A dog who knew more than a doctor initiated the use of light in medical treatment.
The dog belonged to a Swiss doctor, named Rollier, and back in 1902 Dr. Rollier found that his dog had a tumor on the spine. Which he removed with surgical precision.
“I treated the wound,” says Dr. Rollier, “and was determined to keep it covered with a bandage, which the dog was just as determined to remove. He did this several times, and I was beginning to despair, until one day I came on the dog by accident, and found the reason for his persistence. Instinct had prompted him to lie with the wound exposed to the sunshine, and to my great surprise, it was soon entirely healed. I learned my lesson, and bowed to the fine animal instinct which had so clearly demonstrated the value of the open sun dressing as opposed to my covered dressing.”
Some time before this another Swiss physician, Bernhard, had been started on a train of thought by observing that the Swiss butchers cured their meat by hanging it up in the sunlight. He made an experiment with a patient who had had an abdominal operation and whose wound was filled with pus. The wound refused to heal, and Dr.

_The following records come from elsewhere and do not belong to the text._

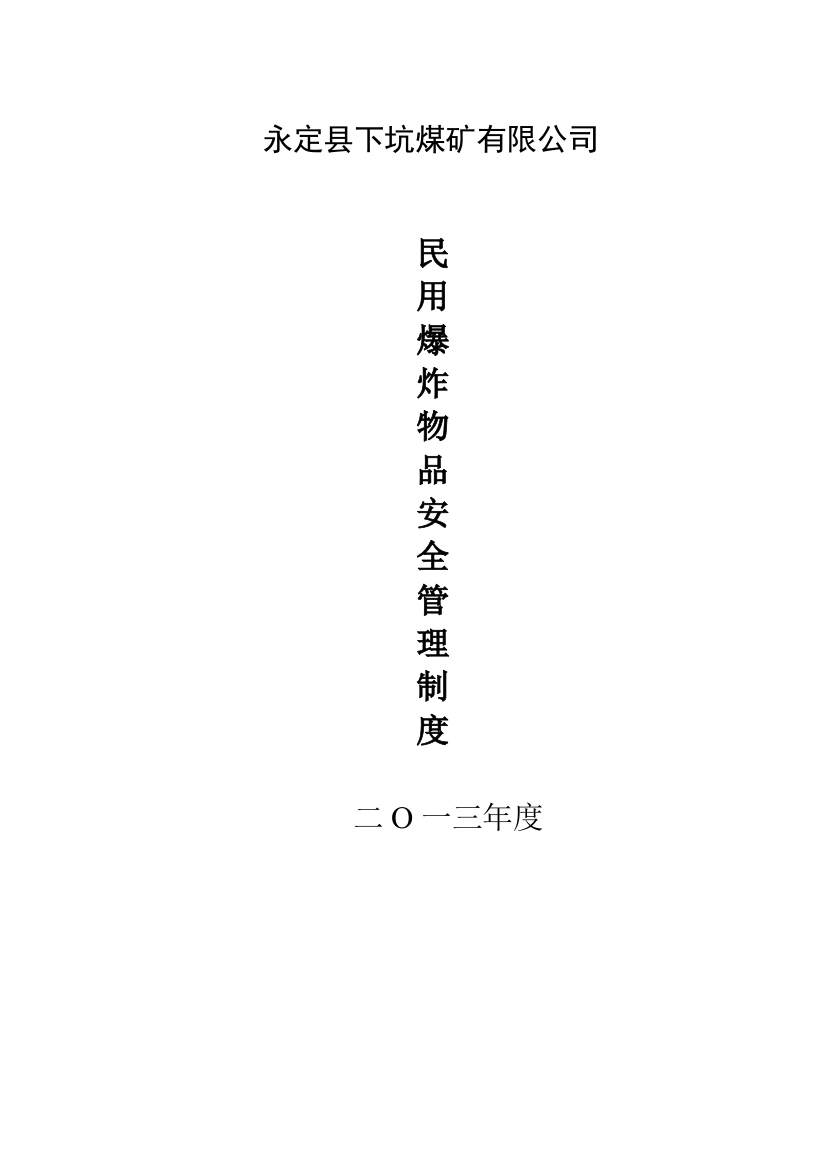 永定县下坑煤矿有限公司

民用爆炸物品安全管理制度

二O一三年度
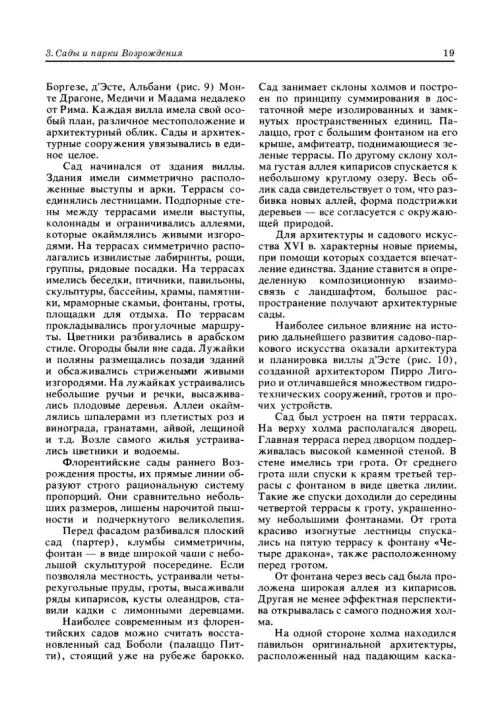 3. Сады и парки Возрождения

19

Боргезе, д'Эсте, Альбани (рис. 9) Монте Драгоне, Медичи и Мадама недалеко от Рима. Каждая вилла имела свой особый план, различное местоположение и архитектурный облик. Сады и архитектурные сооружения увязывались в единое целое.

Сад начинался от здания виллы. Здания имели симметрично расположенные выступы и арки. Террасы соединялись лестницами. Подпорные стены между террасами имели выступы, колоннады и ограничивались аллеями, которые окаймлялись живыми изгородями. На террасах симметрично располагались извилистые лабиринты, рощи, группы, рядовые посадки. На террасах имелись беседки, птичники, павильоны, скульптуры, бассейны, храмы, памятники, мраморные скамьи, фонтаны, гроты, площадки для отдыха. По террасам прокладывались прогулочные маршруты. Цветники разбивались в арабском стиле. Огороды были вне сада. Лужайки и поляны размещались позади зданий и обсаживались стрижеными живыми изгородями. На лужайках устраивались небольшие ручьи и речки, высаживались плодовые деревья. Аллеи окаймлялись шпалерами из плетистых роз и винограда, гранатами, айвой, лещиной и т.д. Возле самого жилья устраивались цветники и водоемы.

Флорентийские сады раннего Возрождения просты, их прямые линии образуют строго рациональную систему пропорций. Они сравнительно небольших размеров, лишены нарочитой пышности и подчеркнутого великолепия.

Перед фасадом разбивался плоский сад (партер), клумбы симметричны, фонтан — в виде широкой чаши с небольшой скульптурой посередине. Если позволяла местность, устраивали четырехугольные пруды, гроты, высаживали ряды кипарисов, кусты олеандров, ставили кадки с лимонными деревцами.

Наиболее современным из флорентийских садов можно считать восстановленный сад Боболи (палаццо Питти), стоящий уже на рубеже барокко. Сад занимает склоны холмов и построен по принципу суммирования в достаточной мере изолированных и замкнутых пространственных единиц. Палаццо, грот с большим фонтаном на его крыше, амфитеатр, поднимающиеся зеленые террасы. По другому склону холма густая аллея кипарисов спускается к небольшому круглому озеру. Весь облик сада свидетельствует о том, что разбивка новых аллей, форма подстрижки деревьев — все согласуется с окружающей природой.

Для архитектуры и садового искусства XVI в. характерны новые приемы, при помощи которых создается впечатление единства. Здание ставится в определенную композиционную взаимосвязь с ландшафтом, большое распространение получают архитектурные сады.

Наиболее сильное влияние на историю дальнейшего развития садово-паркового искусства оказали архитектура и планировка виллы д'Эсте (рис. 10), созданной архитектором Пирро Лигорио и отличавшейся множеством гидротехнических сооружений, гротов и прочих устройств.

Сад был устроен на пяти террасах. На верху холма располагался дворец. Главная терраса перед дворцом поддерживалась высокой каменной стеной. В стене имелись три грота. От среднего грота шли спуски к краям третьей террасы с фонтаном в виде цветка лилии. Такие же спуски доходили до середины четвертой террасы к гроту, украшенному небольшими фонтанами. От грота красиво изогнутые лестницы спускались на пятую террасу к фонтану «Четыре дракона», также расположенному перед гротом.

От фонтана через весь сад была проложена широкая аллея из кипарисов. Другая не менее эффектная перспектива открывалась с самого подножия холма.

На одной стороне холма находился павильон оригинальной архитектуры, расположенный над падающим каска-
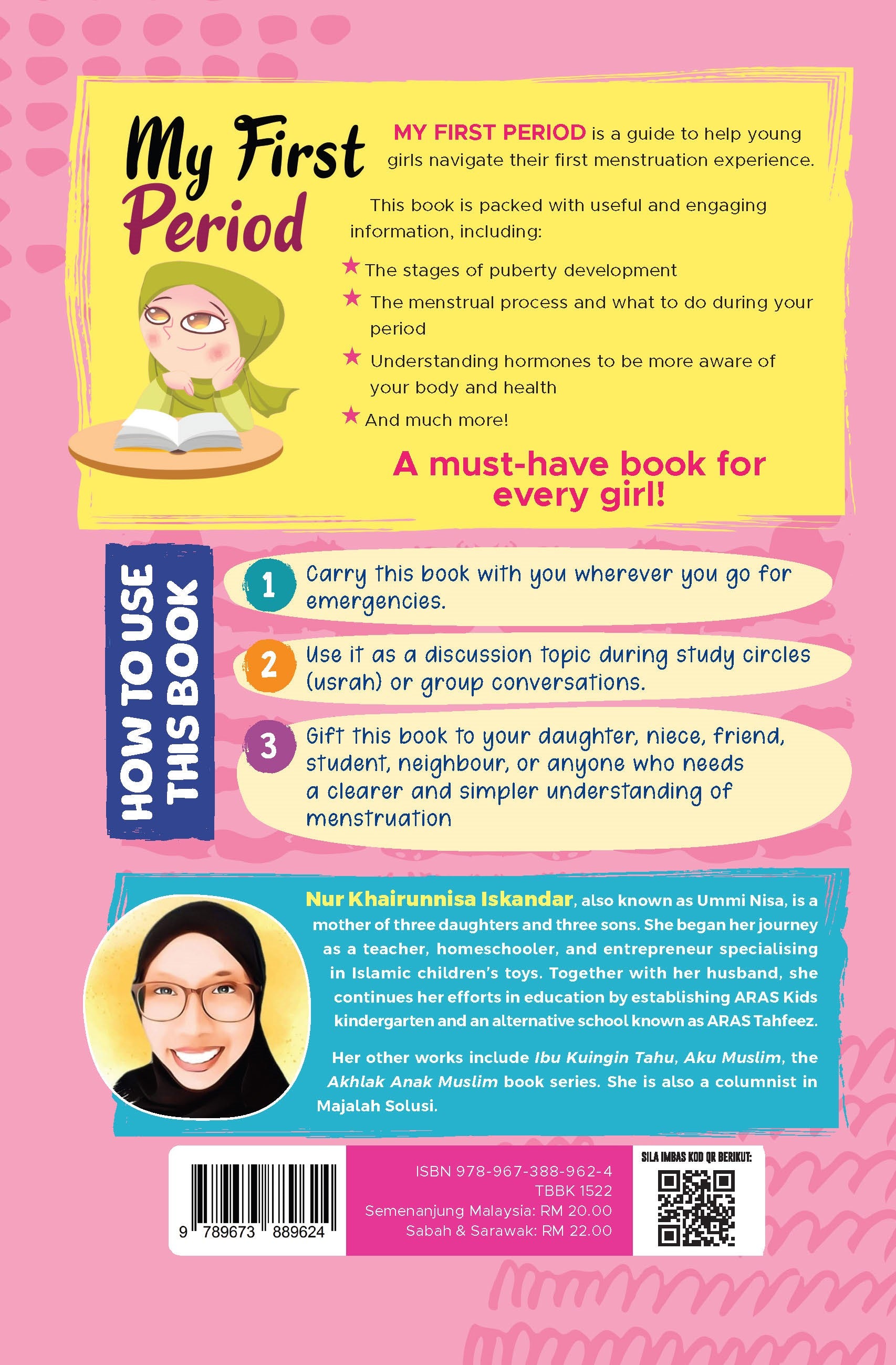 My First Period

MY FIRST PERIOD is a guide to help young girls navigate their first menstruation experience.

This book is packed with useful and engaging information, including:

★ The stages of puberty development
★ The menstrual process and what to do during your period
★ Understanding hormones to be more aware of your body and health
★ And much more!

A must-have book for every girl!

HOW TO USE THIS BOOK

1 Carry this book with you wherever you go for emergencies.

2 Use it as a discussion topic during study circles (usrah) or group conversations.

3 Gift this book to your daughter, niece, friend, student, neighbour, or anyone who needs a clearer and simpler understanding of menstruation

Nur Khairunnisa Iskandar, also known as Ummi Nisa, is a mother of three daughters and three sons. She began her journey as a teacher, homeschooler, and entrepreneur specialising in Islamic children's toys. Together with her husband, she continues her efforts in education by establishing ARAS Kids kindergarten and an alternative school known as ARAS Tahfeez.

Her other works include Ibu Kuingin Tahu, Aku Muslim, the Akhlak Anak Muslim book series. She is also a columnist in Majalah Solusi.

9 789673 889624

ISBN 978-967-388-962-4
TBBK 1522
Semenanjung Malaysia: RM 20.00
Sabah & Sarawak: RM 22.00

SILA IMBAS KOD QR BERIKUT:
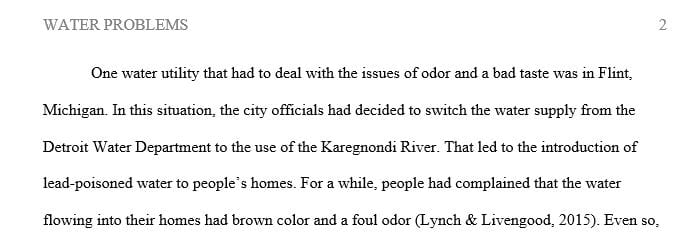 WATER PROBLEMS 2

One water utility that had to deal with the issues of odor and a bad taste was in Flint, Michigan. In this situation, the city officials had decided to switch the water supply from the Detroit Water Department to the use of the Karegnondi River. That led to the introduction of lead-poisoned water to people's homes. For a while, people had complained that the water flowing into their homes had brown color and a foul odor (Lynch & Livengood, 2015). Even so,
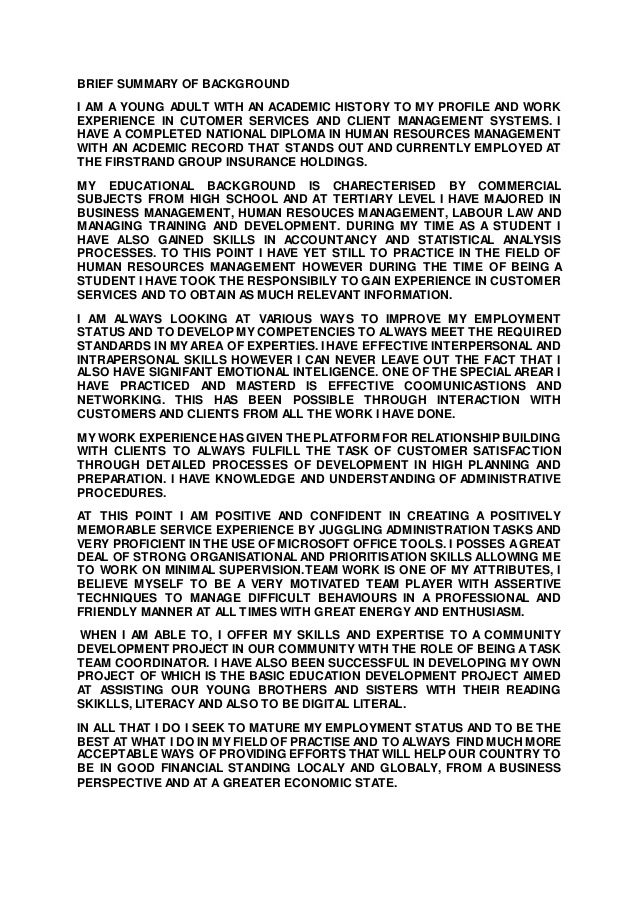 BRIEF SUMMARY OF BACKGROUND

I AM A YOUNG ADULT WITH AN ACADEMIC HISTORY TO MY PROFILE AND WORK EXPERIENCE IN CUTOMER SERVICES AND CLIENT MANAGEMENT SYSTEMS. I HAVE A COMPLETED NATIONAL DIPLOMA IN HUMAN RESOURCES MANAGEMENT WITH AN ACDEMIC RECORD THAT STANDS OUT AND CURRENTLY EMPLOYED AT THE FIRSTRAND GROUP INSURANCE HOLDINGS.

MY EDUCATIONAL BACKGROUND IS CHARECTERISED BY COMMERCIAL SUBJECTS FROM HIGH SCHOOL AND AT TERTIARY LEVEL I HAVE MAJORED IN BUSINESS MANAGEMENT, HUMAN RESOUCES MANAGEMENT, LABOUR LAW AND MANAGING TRAINING AND DEVELOPMENT. DURING MY TIME AS A STUDENT I HAVE ALSO GAINED SKILLS IN ACCOUNTANCY AND STATISTICAL ANALYSIS PROCESSES. TO THIS POINT I HAVE YET STILL TO PRACTICE IN THE FIELD OF HUMAN RESOURCES MANAGEMENT HOWEVER DURING THE TIME OF BEING A STUDENT I HAVE TOOK THE RESPONSIBILY TO GAIN EXPERIENCE IN CUSTOMER SERVICES AND TO OBTAIN AS MUCH RELEVANT INFORMATION.

I AM ALWAYS LOOKING AT VARIOUS WAYS TO IMPROVE MY EMPLOYMENT STATUS AND TO DEVELOP MY COMPETENCIES TO ALWAYS MEET THE REQUIRED STANDARDS IN MY AREA OF EXPERTIES. I HAVE EFFECTIVE INTERPERSONAL AND INTRAPERSONAL SKILLS HOWEVER I CAN NEVER LEAVE OUT THE FACT THAT I ALSO HAVE SIGNIFANT EMOTIONAL INTELIGENCE. ONE OF THE SPECIAL AREAR I HAVE PRACTICED AND MASTERD IS EFFECTIVE COOMUNICASTIONS AND NETWORKING. THIS HAS BEEN POSSIBLE THROUGH INTERACTION WITH CUSTOMERS AND CLIENTS FROM ALL THE WORK I HAVE DONE.

MY WORK EXPERIENCE HAS GIVEN THE PLATFORM FOR RELATIONSHIP BUILDING WITH CLIENTS TO ALWAYS FULFILL THE TASK OF CUSTOMER SATISFACTION THROUGH DETAILED PROCESSES OF DEVELOPMENT IN HIGH PLANNING AND PREPARATION. I HAVE KNOWLEDGE AND UNDERSTANDING OF ADMINISTRATIVE PROCEDURES.

AT THIS POINT I AM POSITIVE AND CONFIDENT IN CREATING A POSITIVELY MEMORABLE SERVICE EXPERIENCE BY JUGGLING ADMINISTRATION TASKS AND VERY PROFICIENT IN THE USE OF MICROSOFT OFFICE TOOLS. I POSSES A GREAT DEAL OF STRONG ORGANISATIONAL AND PRIORITISATION SKILLS ALLOWING ME TO WORK ON MINIMAL SUPERVISION.TEAM WORK IS ONE OF MY ATTRIBUTES, I BELIEVE MYSELF TO BE A VERY MOTIVATED TEAM PLAYER WITH ASSERTIVE TECHNIQUES TO MANAGE DIFFICULT BEHAVIOURS IN A PROFESSIONAL AND FRIENDLY MANNER AT ALL TIMES WITH GREAT ENERGY AND ENTHUSIASM.

WHEN I AM ABLE TO, I OFFER MY SKILLS AND EXPERTISE TO A COMMUNITY DEVELOPMENT PROJECT IN OUR COMMUNITY WITH THE ROLE OF BEING A TASK TEAM COORDINATOR. I HAVE ALSO BEEN SUCCESSFUL IN DEVELOPING MY OWN PROJECT OF WHICH IS THE BASIC EDUCATION DEVELOPMENT PROJECT AIMED AT ASSISTING OUR YOUNG BROTHERS AND SISTERS WITH THEIR READING SKIKLLS, LITERACY AND ALSO TO BE DIGITAL LITERAL.

IN ALL THAT I DO I SEEK TO MATURE MY EMPLOYMENT STATUS AND TO BE THE BEST AT WHAT I DO IN MY FIELD OF PRACTISE AND TO ALWAYS FIND MUCH MORE ACCEPTABLE WAYS OF PROVIDING EFFORTS THAT WILL HELP OUR COUNTRY TO BE IN GOOD FINANCIAL STANDING LOCALY AND GLOBALY, FROM A BUSINESS PERSPECTIVE AND AT A GREATER ECONOMIC STATE.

Bernhard took the patient out into the strong Alpine sunlight and exposed the wound to it. The effect was truly remarkable. In a short time the wound was completely healed.
Dr. Bernhard began treating other patients in this way, with equal success.
Such results explain the widespread use of sunlight treatment, both natural and artificial, in hospitals today.
It was later that these methods were used for the treatment of surgical tuberculosis, as well as tuberculosis of the lungs. This phase of the subject is a new development.